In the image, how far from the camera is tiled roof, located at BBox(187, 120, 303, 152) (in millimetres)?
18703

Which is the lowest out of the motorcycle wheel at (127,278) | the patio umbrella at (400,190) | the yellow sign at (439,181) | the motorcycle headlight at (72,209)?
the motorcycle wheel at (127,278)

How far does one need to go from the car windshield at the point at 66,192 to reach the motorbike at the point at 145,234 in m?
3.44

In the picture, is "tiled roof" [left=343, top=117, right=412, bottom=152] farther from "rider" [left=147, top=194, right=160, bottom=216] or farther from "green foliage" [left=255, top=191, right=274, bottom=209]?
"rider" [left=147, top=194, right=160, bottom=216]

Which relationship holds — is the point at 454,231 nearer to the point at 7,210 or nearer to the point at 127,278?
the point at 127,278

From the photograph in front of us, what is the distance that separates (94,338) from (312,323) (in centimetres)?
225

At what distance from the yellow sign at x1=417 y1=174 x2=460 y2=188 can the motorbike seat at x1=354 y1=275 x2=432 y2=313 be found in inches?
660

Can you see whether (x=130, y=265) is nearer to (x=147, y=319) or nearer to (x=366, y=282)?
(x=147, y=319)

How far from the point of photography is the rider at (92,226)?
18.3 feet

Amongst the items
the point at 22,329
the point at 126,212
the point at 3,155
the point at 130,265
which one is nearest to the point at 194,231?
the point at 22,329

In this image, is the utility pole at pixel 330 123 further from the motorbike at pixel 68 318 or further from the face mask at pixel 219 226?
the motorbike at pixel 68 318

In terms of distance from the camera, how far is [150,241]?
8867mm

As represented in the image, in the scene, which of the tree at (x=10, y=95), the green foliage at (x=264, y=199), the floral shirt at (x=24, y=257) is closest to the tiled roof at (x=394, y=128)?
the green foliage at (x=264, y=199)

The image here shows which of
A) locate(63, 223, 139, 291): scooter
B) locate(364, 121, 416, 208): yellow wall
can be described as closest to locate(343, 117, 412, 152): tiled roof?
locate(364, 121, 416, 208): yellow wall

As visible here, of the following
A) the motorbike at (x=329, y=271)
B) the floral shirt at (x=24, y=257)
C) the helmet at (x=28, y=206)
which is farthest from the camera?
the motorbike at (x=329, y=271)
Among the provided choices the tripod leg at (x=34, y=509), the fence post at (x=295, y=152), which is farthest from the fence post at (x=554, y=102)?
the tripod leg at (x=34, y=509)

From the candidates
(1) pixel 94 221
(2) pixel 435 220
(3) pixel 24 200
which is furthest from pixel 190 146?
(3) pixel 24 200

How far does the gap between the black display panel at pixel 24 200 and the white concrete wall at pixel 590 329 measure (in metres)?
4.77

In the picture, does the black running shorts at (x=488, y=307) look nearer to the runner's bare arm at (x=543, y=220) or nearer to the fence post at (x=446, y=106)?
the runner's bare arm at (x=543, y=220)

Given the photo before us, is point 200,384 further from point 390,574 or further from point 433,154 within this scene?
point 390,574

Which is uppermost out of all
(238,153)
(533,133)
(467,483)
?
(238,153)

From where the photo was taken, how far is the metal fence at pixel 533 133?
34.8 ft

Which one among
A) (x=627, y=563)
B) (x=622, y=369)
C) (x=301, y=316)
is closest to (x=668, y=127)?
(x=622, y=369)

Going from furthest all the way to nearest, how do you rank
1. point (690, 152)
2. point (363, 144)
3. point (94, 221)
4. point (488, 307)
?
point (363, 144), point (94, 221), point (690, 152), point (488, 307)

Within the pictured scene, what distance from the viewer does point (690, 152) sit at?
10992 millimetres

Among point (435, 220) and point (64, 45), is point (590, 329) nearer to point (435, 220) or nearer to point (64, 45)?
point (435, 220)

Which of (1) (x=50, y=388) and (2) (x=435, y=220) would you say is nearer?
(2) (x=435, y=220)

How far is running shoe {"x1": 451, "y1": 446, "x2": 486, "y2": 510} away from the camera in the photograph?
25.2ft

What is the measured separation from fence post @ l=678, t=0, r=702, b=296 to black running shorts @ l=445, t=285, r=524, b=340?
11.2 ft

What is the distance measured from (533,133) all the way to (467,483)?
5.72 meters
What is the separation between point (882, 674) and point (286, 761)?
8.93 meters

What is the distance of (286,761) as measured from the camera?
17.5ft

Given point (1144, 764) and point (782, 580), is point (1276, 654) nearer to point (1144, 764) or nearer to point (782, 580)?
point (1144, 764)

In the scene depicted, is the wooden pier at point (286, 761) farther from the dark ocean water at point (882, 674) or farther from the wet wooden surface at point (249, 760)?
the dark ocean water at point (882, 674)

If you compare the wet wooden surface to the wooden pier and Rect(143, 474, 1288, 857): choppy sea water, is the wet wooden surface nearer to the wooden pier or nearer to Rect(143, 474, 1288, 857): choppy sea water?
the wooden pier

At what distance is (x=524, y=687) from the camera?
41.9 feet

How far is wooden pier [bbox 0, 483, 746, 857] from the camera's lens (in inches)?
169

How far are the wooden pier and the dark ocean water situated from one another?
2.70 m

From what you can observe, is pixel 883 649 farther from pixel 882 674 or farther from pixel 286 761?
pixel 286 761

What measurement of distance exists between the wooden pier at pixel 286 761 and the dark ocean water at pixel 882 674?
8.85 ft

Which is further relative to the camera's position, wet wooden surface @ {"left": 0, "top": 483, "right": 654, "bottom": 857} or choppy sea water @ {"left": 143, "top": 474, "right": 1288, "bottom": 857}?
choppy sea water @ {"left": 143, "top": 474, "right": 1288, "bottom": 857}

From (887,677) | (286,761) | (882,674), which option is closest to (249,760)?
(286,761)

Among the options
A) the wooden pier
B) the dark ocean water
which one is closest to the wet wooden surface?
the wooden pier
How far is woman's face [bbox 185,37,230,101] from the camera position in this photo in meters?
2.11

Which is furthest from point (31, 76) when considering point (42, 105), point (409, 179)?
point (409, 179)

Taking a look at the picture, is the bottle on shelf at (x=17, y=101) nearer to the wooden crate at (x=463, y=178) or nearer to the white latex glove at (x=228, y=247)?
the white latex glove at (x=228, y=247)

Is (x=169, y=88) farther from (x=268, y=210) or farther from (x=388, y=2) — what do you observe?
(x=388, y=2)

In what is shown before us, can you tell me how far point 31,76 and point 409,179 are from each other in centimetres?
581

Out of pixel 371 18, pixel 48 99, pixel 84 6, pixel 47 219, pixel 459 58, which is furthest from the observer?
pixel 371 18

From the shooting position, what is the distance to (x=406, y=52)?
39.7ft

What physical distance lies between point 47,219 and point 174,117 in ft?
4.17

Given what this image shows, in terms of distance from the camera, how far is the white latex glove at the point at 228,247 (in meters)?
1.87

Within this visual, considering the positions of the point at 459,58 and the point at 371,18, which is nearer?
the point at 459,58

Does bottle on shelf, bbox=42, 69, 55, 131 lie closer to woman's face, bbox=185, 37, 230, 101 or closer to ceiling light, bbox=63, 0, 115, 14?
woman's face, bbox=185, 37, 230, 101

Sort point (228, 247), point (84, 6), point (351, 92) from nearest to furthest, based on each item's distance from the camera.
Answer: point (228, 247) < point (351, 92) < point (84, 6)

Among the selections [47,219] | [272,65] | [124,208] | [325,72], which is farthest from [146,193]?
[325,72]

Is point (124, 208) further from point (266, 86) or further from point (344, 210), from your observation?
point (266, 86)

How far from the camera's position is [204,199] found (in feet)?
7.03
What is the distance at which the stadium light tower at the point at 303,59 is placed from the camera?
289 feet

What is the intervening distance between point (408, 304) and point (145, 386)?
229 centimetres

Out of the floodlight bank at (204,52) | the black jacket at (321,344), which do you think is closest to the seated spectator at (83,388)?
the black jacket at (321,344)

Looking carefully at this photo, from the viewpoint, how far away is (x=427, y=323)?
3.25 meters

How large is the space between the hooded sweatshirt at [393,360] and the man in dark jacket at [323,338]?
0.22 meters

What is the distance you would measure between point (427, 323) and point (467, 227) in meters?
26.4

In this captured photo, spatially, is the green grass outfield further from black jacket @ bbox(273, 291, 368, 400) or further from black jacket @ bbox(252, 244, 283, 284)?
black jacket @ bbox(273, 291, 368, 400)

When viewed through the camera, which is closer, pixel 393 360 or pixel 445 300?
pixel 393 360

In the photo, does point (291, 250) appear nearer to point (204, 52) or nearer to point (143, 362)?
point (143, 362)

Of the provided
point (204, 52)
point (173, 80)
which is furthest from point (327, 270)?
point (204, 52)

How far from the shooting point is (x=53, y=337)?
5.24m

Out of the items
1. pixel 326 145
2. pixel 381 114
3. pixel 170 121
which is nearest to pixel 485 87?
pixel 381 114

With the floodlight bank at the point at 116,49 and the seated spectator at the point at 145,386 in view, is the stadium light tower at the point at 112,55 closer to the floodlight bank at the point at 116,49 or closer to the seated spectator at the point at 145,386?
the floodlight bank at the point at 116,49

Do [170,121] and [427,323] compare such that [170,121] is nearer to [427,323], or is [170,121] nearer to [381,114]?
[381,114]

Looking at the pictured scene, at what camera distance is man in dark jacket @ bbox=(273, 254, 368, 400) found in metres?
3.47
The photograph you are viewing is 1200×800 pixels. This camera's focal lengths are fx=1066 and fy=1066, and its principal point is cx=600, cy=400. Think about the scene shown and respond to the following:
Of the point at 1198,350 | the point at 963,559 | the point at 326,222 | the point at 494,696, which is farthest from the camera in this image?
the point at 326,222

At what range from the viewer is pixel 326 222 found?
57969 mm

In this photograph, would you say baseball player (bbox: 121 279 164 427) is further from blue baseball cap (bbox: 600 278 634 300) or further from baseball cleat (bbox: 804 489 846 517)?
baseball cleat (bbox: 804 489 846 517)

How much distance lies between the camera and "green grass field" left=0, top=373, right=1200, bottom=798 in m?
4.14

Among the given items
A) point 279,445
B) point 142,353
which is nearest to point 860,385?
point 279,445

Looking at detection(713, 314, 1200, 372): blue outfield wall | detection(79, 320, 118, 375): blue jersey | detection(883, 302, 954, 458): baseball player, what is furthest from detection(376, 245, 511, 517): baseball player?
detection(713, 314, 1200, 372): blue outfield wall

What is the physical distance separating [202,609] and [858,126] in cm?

----

▶ 任务说明
请把列表中从含有“Which of (1)”的那一行起，到含有“8.93 meters”的那一行止（首尾两行都包括在内）的各行逐字照抄一遍。

▶ 最终答案
Which of (1) (x=50, y=388) and (2) (x=435, y=220) would you say is nearer?
(2) (x=435, y=220)

How far is running shoe {"x1": 451, "y1": 446, "x2": 486, "y2": 510} away from the camera in the photograph?
25.2ft

What is the measured separation from fence post @ l=678, t=0, r=702, b=296 to black running shorts @ l=445, t=285, r=524, b=340?
11.2 ft

What is the distance measured from (533,133) all the way to (467,483)?
5.72 meters
What is the separation between point (882, 674) and point (286, 761)?
8.93 meters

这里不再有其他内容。